As you already know, both of these conditions affect the spine. Spondylolisthesis is where one vertebral (spine) bone slips in front of another vertebra. In such cases, there’s a forward slip of the the vertebra. But there is also lateral listhesis where one vertebra starts to slide off to the side.
In either case (forward or sideways slide of the bone), the force of gravity shifts over. The spinal muscles try to hold the spine and compensate for that abnormality. These changes often cause mechanical pain in the back. With aging, arthritis in the joints and disc collapse add to the problem.
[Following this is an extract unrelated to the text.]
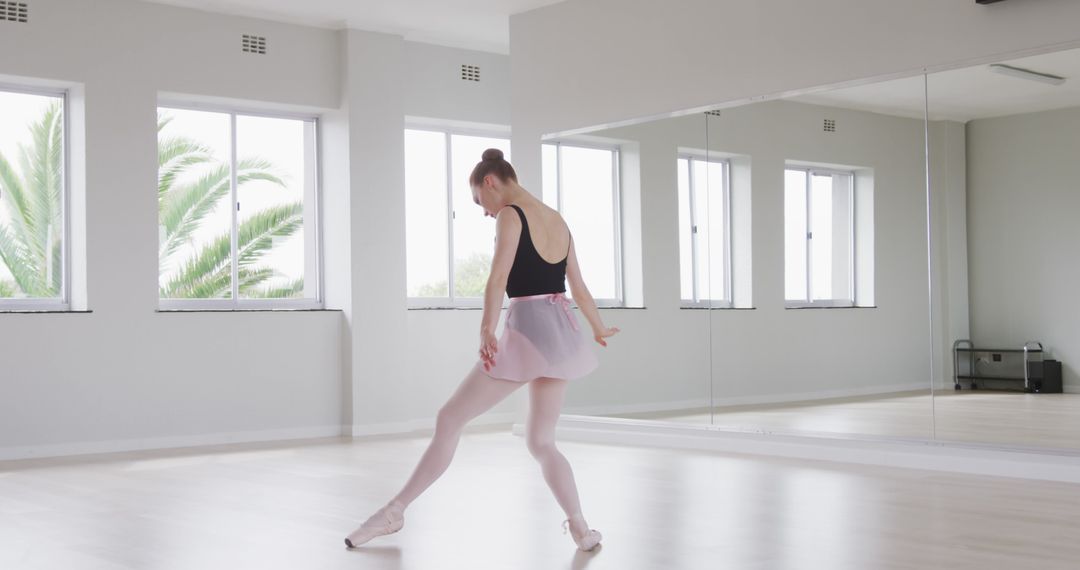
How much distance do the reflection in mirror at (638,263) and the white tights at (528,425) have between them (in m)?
3.50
If the problem of spondylolisthesis occurs in the spine above L1 or L2 (first or second lumbar vertebra), stenosis (a narrowing of the spinal canal) can develop. The shift of the vertebra closes down the canal opening where the spinal cord travels.
Then pressure directly on the spinal cord can cause painful symptoms. But usually this condition affects one of the lower lumbar vertebrae. So it’s the spinal nerve roots that exit the spinal cord below L2 that get pinched or compressed.
Stenosis can also develop as a result of other problems. Basically, anything that makes the spinal canal smaller than it should be contributes to stenosis. That could be bone spurs, thickening of the spinal ligaments, and/or thinning of the disc and subsequent narrowing of the disc spaces. With any of these degenerative (age-related) changes in the spine, painful back and/or leg pain can develop because of the nerve compression.
You may have stenosis from the spondylolisthesis. You could also have spondylolisthesis with stenosis from other contributing factors. You would have to have your surgeon explain the meaning of these two terms in your specific case to fully understand the difference (if there is any).